### Data in this exercise ###

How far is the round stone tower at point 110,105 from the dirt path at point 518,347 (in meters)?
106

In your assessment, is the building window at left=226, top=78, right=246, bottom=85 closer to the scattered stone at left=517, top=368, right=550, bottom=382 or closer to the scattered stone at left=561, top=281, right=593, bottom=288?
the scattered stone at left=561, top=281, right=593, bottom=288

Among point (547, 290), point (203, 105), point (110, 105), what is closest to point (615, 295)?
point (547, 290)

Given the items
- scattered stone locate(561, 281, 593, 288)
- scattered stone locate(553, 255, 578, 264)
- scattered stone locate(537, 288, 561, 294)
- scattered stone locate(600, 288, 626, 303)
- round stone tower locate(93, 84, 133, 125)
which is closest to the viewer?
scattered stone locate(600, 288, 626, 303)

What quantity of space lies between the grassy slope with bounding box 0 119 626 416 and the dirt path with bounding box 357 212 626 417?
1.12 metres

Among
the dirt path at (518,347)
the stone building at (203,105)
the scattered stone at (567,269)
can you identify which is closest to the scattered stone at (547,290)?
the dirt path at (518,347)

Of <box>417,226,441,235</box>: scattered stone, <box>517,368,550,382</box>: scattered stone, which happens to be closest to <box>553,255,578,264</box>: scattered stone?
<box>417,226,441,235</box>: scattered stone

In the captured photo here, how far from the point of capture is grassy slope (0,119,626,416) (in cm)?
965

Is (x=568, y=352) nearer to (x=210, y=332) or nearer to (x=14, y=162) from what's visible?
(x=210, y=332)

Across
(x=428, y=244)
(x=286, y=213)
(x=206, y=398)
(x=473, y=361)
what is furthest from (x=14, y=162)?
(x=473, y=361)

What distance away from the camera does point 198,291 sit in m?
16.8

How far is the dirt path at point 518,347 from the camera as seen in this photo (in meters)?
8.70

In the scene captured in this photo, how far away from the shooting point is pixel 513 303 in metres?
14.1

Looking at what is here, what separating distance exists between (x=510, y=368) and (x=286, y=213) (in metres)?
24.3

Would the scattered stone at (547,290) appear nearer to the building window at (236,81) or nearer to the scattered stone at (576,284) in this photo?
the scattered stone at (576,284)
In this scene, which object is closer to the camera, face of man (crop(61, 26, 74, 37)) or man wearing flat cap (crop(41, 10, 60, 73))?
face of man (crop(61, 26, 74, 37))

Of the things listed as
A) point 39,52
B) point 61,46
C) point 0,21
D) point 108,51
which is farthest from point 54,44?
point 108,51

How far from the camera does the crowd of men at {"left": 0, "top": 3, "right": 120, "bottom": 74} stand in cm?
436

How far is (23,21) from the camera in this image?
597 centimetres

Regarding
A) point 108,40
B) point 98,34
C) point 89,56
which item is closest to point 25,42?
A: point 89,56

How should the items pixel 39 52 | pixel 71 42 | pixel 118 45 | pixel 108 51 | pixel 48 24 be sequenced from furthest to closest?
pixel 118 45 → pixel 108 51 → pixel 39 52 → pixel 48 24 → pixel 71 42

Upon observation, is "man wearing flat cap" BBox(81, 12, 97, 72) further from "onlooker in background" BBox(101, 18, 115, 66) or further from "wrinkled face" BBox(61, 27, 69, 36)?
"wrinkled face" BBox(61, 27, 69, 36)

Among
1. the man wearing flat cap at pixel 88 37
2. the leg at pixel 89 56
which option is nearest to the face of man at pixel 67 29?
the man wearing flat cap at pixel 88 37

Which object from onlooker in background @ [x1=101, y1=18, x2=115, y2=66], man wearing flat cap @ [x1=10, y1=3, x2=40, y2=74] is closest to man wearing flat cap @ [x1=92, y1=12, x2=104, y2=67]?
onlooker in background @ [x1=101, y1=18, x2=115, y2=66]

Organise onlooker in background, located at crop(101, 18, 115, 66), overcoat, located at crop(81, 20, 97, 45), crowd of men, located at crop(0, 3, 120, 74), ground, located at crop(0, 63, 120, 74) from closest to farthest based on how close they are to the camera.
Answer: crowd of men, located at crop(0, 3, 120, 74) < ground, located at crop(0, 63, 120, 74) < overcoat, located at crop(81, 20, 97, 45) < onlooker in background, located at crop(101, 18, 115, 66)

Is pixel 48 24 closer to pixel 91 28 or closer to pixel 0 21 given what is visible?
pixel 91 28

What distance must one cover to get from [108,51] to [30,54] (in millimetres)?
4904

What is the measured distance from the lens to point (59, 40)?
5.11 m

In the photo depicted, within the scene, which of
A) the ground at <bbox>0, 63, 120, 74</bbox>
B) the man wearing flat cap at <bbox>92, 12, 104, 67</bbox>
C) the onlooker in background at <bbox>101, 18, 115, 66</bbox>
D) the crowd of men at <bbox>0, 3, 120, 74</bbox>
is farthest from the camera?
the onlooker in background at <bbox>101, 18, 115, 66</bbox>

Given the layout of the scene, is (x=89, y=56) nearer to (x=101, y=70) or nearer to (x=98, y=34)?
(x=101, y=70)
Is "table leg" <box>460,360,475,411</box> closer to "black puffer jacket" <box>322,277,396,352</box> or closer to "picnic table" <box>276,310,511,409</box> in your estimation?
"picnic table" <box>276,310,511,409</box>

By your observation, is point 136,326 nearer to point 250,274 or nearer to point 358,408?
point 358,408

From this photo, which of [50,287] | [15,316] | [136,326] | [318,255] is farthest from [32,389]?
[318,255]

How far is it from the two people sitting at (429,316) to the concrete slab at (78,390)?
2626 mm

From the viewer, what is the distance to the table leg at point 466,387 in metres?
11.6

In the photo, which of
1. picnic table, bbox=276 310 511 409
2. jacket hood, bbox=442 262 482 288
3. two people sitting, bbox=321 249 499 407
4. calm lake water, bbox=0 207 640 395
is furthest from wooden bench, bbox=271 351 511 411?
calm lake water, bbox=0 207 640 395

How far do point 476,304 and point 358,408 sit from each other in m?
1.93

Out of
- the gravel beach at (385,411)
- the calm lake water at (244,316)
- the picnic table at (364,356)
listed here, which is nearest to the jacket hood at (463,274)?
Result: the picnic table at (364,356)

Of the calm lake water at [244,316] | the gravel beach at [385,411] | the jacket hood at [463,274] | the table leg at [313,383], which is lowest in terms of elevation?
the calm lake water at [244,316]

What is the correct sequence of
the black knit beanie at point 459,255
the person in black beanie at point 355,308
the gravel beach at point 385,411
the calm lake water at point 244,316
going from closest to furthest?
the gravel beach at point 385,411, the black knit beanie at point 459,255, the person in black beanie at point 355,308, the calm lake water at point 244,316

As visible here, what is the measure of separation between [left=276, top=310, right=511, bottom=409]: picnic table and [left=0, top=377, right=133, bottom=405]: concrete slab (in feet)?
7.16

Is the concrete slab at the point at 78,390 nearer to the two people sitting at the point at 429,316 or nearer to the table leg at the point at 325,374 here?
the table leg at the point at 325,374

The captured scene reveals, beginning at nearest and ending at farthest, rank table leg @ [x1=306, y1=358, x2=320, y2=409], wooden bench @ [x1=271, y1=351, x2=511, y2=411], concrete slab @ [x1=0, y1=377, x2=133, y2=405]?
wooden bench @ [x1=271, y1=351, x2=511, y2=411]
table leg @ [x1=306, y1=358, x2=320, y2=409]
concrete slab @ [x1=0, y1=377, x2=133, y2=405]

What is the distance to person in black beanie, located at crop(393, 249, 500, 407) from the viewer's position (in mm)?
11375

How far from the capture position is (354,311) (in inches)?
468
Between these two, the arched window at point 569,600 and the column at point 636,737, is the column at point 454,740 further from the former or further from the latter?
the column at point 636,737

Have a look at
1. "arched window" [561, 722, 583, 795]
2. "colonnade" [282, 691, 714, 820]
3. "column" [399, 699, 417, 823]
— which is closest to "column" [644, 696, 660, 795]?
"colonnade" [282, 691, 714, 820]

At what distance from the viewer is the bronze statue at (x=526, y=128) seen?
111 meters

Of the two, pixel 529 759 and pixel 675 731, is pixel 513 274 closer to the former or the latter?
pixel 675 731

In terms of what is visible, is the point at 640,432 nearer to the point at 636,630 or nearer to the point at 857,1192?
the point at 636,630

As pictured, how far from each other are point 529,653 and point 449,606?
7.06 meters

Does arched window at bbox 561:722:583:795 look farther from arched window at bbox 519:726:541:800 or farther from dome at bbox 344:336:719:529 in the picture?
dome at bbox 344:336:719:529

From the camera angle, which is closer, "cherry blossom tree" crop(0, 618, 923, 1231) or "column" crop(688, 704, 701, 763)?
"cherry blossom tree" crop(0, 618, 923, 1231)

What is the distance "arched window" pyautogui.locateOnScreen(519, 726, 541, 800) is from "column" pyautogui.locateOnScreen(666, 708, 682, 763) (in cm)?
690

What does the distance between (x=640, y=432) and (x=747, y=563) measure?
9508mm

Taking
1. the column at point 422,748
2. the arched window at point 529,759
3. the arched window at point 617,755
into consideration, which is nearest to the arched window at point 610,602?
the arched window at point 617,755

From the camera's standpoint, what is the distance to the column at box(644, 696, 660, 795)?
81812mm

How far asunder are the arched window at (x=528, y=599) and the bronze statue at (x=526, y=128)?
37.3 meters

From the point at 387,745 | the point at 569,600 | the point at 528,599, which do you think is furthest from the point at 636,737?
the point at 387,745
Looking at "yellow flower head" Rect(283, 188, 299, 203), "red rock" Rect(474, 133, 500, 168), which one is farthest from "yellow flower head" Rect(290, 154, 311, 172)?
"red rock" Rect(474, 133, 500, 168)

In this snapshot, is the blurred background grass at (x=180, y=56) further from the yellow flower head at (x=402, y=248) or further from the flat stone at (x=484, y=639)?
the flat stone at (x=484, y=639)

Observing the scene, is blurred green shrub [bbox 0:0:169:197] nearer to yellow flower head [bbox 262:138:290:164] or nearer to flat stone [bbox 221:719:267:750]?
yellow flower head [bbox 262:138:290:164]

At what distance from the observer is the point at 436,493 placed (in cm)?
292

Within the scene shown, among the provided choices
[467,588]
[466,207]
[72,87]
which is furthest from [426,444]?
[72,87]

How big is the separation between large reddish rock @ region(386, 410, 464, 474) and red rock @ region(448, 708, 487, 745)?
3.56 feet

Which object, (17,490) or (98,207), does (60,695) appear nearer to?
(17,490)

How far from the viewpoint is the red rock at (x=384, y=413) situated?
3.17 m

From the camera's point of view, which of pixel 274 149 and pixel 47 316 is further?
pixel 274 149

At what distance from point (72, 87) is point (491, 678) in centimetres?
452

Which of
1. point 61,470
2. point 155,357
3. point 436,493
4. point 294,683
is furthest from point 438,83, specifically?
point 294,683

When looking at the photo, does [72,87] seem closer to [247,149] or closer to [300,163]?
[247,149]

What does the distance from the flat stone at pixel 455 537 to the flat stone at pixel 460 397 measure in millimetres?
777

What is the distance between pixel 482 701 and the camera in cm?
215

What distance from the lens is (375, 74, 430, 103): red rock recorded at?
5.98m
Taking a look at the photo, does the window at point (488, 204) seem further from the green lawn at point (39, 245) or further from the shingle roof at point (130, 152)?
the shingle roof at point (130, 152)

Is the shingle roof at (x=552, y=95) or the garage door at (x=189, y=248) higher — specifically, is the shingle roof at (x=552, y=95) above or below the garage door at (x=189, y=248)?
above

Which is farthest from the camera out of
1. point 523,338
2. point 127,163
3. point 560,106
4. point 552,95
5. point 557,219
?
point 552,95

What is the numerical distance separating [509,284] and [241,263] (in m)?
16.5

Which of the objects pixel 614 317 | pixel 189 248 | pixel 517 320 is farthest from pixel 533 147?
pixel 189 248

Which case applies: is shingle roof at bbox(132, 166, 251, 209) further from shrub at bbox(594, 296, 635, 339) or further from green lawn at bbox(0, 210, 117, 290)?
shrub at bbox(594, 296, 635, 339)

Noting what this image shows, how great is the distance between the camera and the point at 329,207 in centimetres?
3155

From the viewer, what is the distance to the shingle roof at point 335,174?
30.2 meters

###

**Short task:** Reproduce the items word for word, starting with the line that contains "What does the distance from" and continuing through the final item, including both ends.

**Correct response:**
What does the distance from the flat stone at pixel 455 537 to the flat stone at pixel 460 397 measure in millimetres?
777

What is the distance between pixel 482 701 and the camera in cm?
215

What distance from the lens is (375, 74, 430, 103): red rock recorded at?
5.98m
Taking a look at the photo, does the window at point (488, 204) seem further from the green lawn at point (39, 245) or further from the shingle roof at point (130, 152)?
the shingle roof at point (130, 152)

Is the shingle roof at (x=552, y=95) or the garage door at (x=189, y=248) higher — specifically, is the shingle roof at (x=552, y=95) above or below the garage door at (x=189, y=248)?
above

Which is farthest from the camera out of
1. point 523,338
2. point 127,163
3. point 560,106
4. point 552,95
5. point 557,219
?
point 552,95

What is the numerical distance separating [509,284] and [241,263] (in m)?
16.5

Which of the objects pixel 614 317 | pixel 189 248 | pixel 517 320 is farthest from pixel 533 147?
pixel 189 248

Which case applies: is shingle roof at bbox(132, 166, 251, 209) further from shrub at bbox(594, 296, 635, 339) or further from green lawn at bbox(0, 210, 117, 290)?
shrub at bbox(594, 296, 635, 339)

Noting what this image shows, how great is the distance between the camera and the point at 329,207 in centimetres?
3155

From the viewer, what is the distance to the shingle roof at point 335,174?
30.2 meters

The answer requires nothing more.